◆ **Data records**:
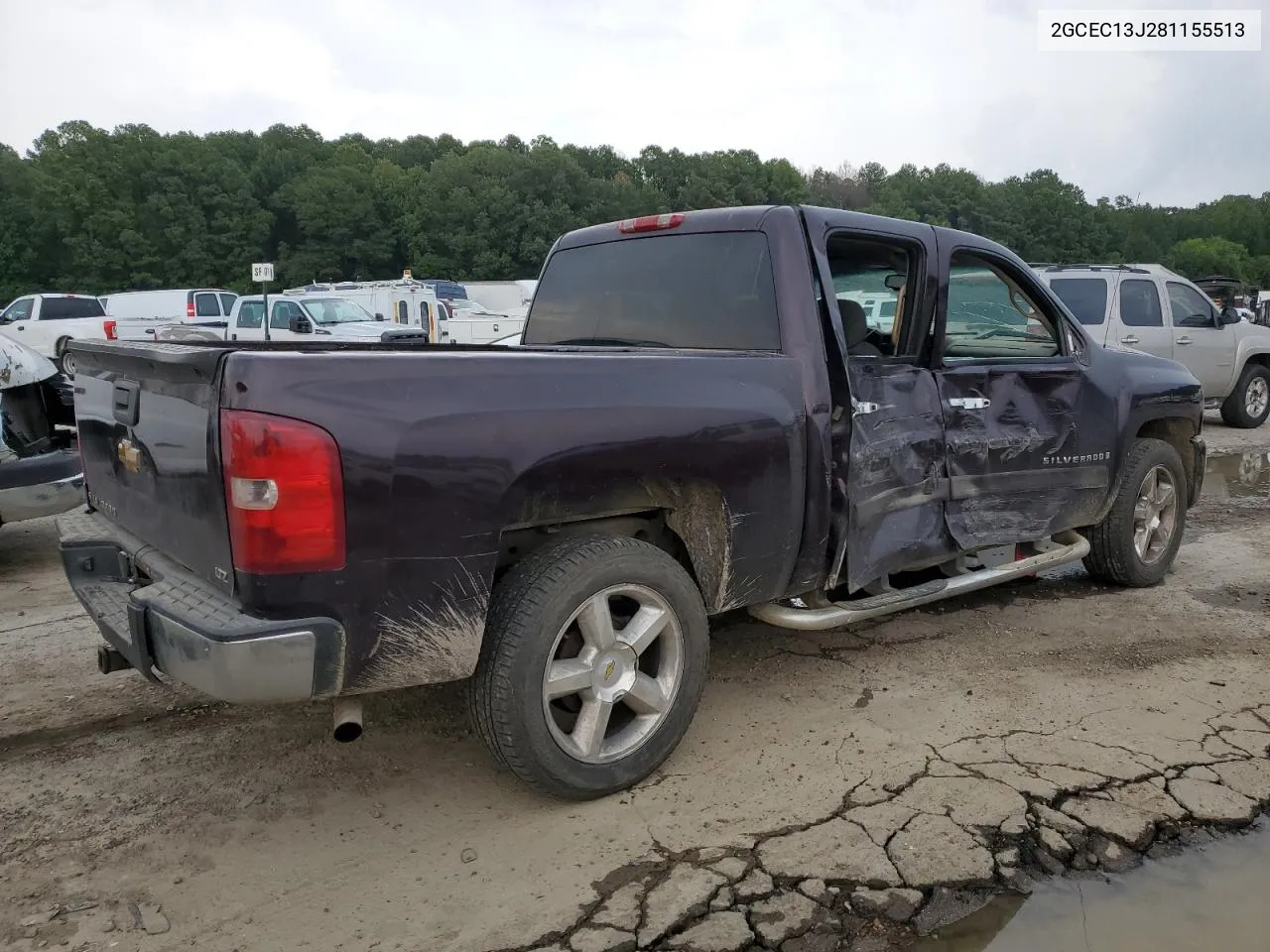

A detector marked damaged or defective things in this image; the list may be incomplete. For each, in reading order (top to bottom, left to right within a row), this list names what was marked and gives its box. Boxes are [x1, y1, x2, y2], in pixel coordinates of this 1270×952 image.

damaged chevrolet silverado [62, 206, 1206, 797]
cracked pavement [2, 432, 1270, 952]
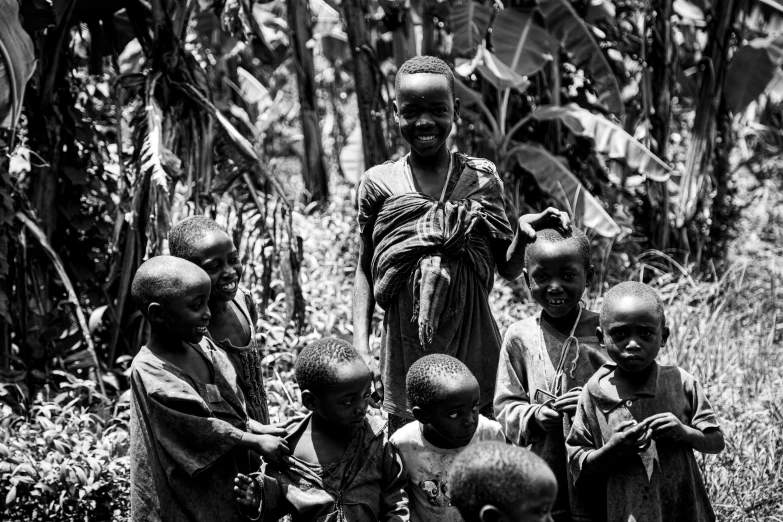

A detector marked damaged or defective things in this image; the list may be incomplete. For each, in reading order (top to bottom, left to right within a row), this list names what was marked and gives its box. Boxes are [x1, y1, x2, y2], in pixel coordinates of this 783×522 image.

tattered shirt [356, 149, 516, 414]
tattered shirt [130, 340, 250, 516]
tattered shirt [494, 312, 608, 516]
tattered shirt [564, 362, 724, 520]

* * *

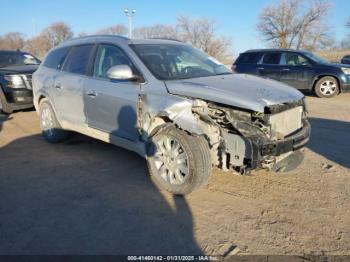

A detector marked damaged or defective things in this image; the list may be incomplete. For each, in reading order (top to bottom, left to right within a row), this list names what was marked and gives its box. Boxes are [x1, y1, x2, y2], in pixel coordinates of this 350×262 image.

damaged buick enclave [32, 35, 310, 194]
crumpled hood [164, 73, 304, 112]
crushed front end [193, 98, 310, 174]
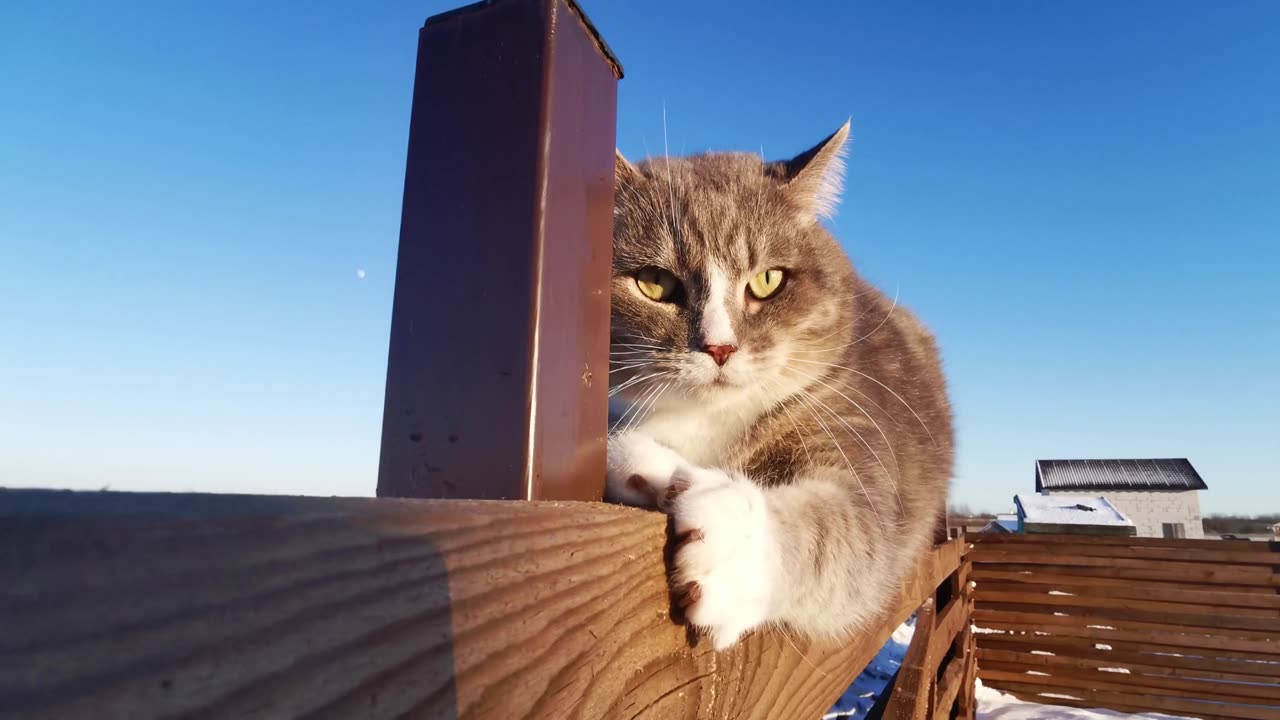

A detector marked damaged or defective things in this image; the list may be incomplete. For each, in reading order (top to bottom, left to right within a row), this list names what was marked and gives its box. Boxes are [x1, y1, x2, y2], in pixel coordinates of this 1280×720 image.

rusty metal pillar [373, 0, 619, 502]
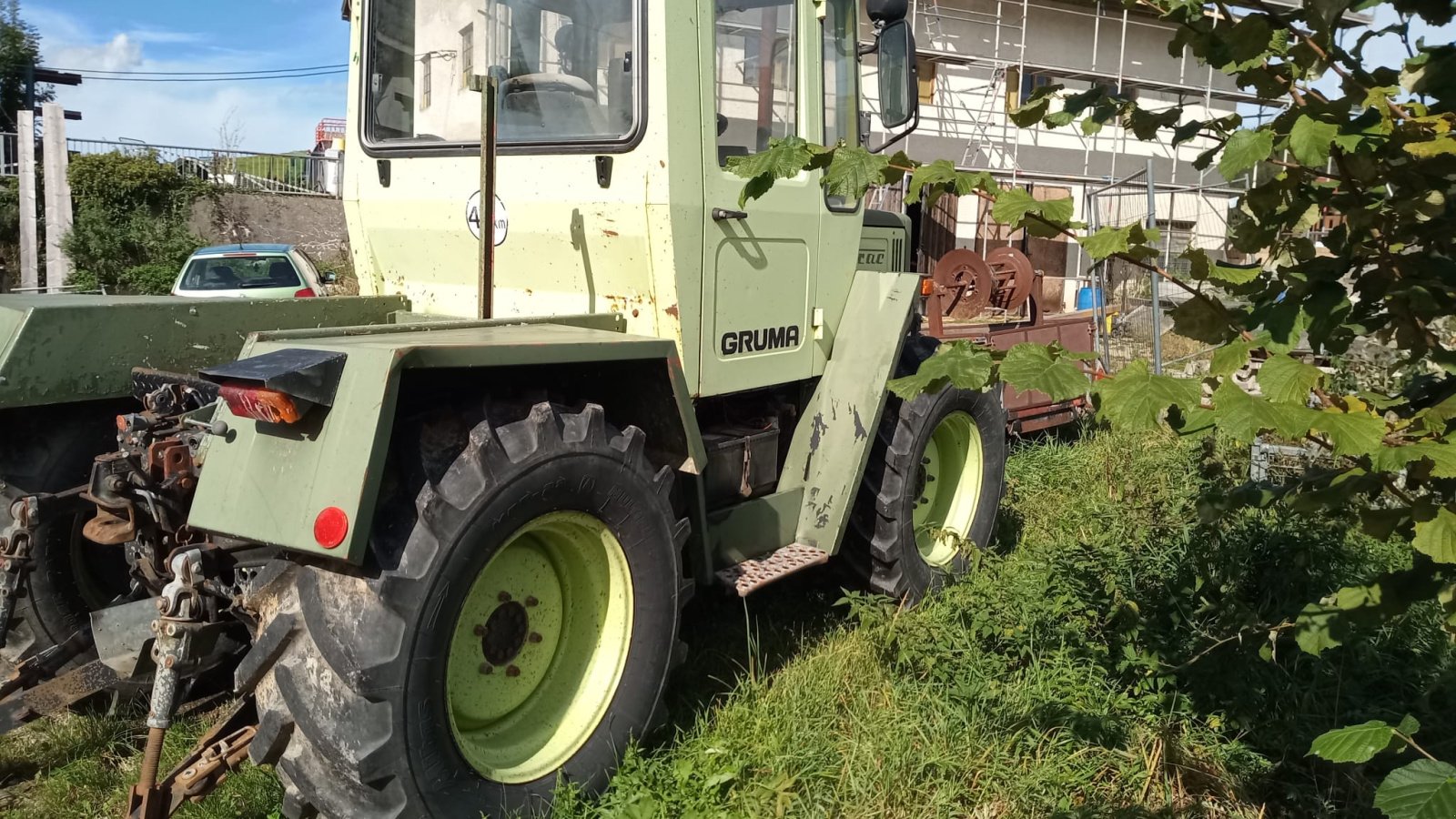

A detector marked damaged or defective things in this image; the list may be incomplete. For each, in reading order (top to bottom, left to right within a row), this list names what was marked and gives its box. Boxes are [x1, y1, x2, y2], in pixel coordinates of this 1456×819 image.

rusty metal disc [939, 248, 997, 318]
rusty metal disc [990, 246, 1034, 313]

◆ **Your instructions**:
Repeat word for word the part of the listing above that starts with the line containing "this 783×522 image." and runs through the line containing "tattered shirt [564, 362, 724, 520]".

◆ **Solution**:
A detector marked damaged or defective things in this image; the list may be incomplete. For each, in reading order (top to bottom, left to right within a row), this list names what was marked and gives its box. Boxes are [x1, y1, x2, y2], in pixel coordinates of this 783×522 image.

tattered shirt [356, 149, 516, 414]
tattered shirt [130, 340, 250, 516]
tattered shirt [494, 312, 608, 516]
tattered shirt [564, 362, 724, 520]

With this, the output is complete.